In the wake of the ruling, key players from the cosmetics industry, including Avon, L’Oréal, Procter & Gamble, Unilever and Lush, have joined forces with Humane Society International to oppose a decision that would undermine “the EU’s animal testing ban success story.” A joint campaign was even launched in 2021, calling on European citizens to mobilize against ECHA’s decisions.

To clarify the legal situation in the United Kingdom, Cruelty Free International brought the case before the High Court of Justice saying the British government had not communicated clearly on the fact that it had aligned with ECHA’s Boar of Appeal ruling. In a judicial review of the Home Office’s policy on animal testing, the High Court dismissed the complaint and confirmed that in some case, chemicals used in cosmetics may be tested on animals as a last resort, to prove their safety for workers or the environment for the purposes of the REACH regulation on chemicals. This has been interpreted by Cruelty Free International as the proof that the government had abandoned the ban.

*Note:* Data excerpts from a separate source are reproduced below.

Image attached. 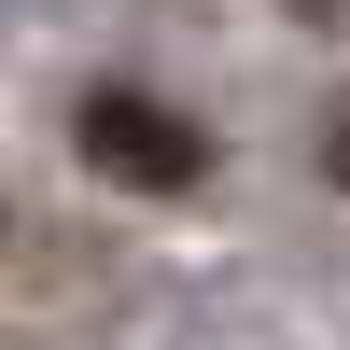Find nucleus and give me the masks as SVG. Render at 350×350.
I'll return each mask as SVG.
<instances>
[{
  "label": "nucleus",
  "mask_w": 350,
  "mask_h": 350,
  "mask_svg": "<svg viewBox=\"0 0 350 350\" xmlns=\"http://www.w3.org/2000/svg\"><path fill=\"white\" fill-rule=\"evenodd\" d=\"M84 168H98V183H196V126L183 112H154V98H126V84H98V98H84Z\"/></svg>",
  "instance_id": "1"
},
{
  "label": "nucleus",
  "mask_w": 350,
  "mask_h": 350,
  "mask_svg": "<svg viewBox=\"0 0 350 350\" xmlns=\"http://www.w3.org/2000/svg\"><path fill=\"white\" fill-rule=\"evenodd\" d=\"M336 183H350V126H336Z\"/></svg>",
  "instance_id": "2"
},
{
  "label": "nucleus",
  "mask_w": 350,
  "mask_h": 350,
  "mask_svg": "<svg viewBox=\"0 0 350 350\" xmlns=\"http://www.w3.org/2000/svg\"><path fill=\"white\" fill-rule=\"evenodd\" d=\"M308 14H350V0H308Z\"/></svg>",
  "instance_id": "3"
}]
</instances>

This is absolutely not the case," said Dr Emma Meredith, Director-General of CTPA.Animal testing on cosmetic products has been banned in the UK since the late 1990s and these strict bans remain in place and will continue to be a key part of the UK cosmetics law, whether or not a product makes a ‘not tested on animals’ or ‘cruelty-free’ claim.”

Strict UK and EU bans remain in place

Indeed, CTPA considers the UK High Court ruling does not override the Cosmetics Regulation bans on animal testing. The association has sought reassurance from the Home Office, and said a Government spokesperson confirmed: “There has been no change in our legislation and the ban on using animals for the testing of finished cosmetic products remains in force.

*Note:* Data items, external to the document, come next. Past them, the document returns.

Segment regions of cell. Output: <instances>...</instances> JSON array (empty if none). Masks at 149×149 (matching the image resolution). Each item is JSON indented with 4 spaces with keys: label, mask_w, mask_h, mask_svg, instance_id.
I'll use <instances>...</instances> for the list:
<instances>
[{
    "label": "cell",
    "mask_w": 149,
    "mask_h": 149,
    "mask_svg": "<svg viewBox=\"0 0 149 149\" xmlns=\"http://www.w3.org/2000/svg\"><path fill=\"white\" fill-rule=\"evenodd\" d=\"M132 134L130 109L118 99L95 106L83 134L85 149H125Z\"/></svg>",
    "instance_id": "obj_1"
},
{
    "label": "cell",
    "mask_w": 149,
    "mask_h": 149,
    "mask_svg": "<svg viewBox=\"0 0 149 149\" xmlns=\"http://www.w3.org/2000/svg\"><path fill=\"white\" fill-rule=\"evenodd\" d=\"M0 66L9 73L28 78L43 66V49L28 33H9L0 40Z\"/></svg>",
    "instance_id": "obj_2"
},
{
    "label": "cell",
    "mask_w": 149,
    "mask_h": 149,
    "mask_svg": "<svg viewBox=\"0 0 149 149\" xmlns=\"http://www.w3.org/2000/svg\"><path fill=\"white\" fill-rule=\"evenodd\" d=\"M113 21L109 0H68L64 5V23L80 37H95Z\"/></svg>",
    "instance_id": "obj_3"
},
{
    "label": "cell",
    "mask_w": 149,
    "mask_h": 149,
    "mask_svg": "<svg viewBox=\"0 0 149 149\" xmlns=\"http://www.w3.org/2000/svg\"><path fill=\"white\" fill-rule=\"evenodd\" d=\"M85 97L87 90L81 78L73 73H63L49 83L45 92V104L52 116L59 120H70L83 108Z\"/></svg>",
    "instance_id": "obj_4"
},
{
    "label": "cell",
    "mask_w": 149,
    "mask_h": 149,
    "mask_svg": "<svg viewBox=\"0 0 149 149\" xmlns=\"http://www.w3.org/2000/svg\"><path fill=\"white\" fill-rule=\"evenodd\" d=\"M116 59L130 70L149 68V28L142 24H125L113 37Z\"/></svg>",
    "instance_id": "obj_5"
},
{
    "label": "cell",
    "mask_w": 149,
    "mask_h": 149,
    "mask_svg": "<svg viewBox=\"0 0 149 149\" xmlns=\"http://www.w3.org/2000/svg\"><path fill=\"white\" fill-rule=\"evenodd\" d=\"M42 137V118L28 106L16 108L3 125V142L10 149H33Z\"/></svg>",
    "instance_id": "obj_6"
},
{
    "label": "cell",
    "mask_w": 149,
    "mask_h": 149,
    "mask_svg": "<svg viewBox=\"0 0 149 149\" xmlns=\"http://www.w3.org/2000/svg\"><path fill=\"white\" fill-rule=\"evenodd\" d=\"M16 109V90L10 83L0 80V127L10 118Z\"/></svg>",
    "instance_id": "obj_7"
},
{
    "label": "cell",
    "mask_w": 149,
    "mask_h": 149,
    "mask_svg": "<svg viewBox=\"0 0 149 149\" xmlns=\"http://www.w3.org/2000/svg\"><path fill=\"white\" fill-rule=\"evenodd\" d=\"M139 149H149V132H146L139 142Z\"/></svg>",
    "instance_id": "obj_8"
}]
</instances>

Actually, the regulatory dilemmas are basically the same in the UK and within the European Union. Both the UK Cosmetics Regulation and the EU Cosmetic Products Regulation ban animal testing of cosmetic products and their ingredients. However, the ingredients in cosmetics are also subject to other chemical safety laws, including the REACH Regulation, which sometimes requires substances to be tested on animals, in particular to ensure the safety of workers who might be exposed to chemicals, and the environment. That was the meaning of ECHA’s 2020 rulings.

Cruelty Free International considers that ECHA’s and the UK High Court’s interpretation of the legislation is creating loopholes and that the stringent bans on animal are finally abandoned. Therefore, the NGO is now seeking permission to appeal to the Court of Appeal against the judge’s ruling.

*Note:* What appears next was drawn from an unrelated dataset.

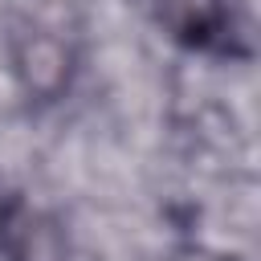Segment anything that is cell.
Here are the masks:
<instances>
[{"mask_svg":"<svg viewBox=\"0 0 261 261\" xmlns=\"http://www.w3.org/2000/svg\"><path fill=\"white\" fill-rule=\"evenodd\" d=\"M155 24L184 49H224L232 33L228 0H147Z\"/></svg>","mask_w":261,"mask_h":261,"instance_id":"cell-1","label":"cell"}]
</instances>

Commenting on the decision, Cruelty Free International stressed the judge also said that there was nothing to prevent the Government from reinstating the policy ban. “The Government does not have to slavishly follow legislation coming from the EU. It should do what the overwhelming majority of British people want,” said the animal rights advocacy group.

The UK Cosmetics Regulation is clear in specifying that in order to meet its requirements cosmetic products may not be placed on the UK market if the final formulation, ingredients in a final formulation, or a finished product have been subject to animal testing if the purpose of the tests was compliance with the UK cosmetics laws, no matter where such tests took place. There are no loopholes and the cosmetics industry is not seeking to circumvent these important bans,” commented CTPA in a statement.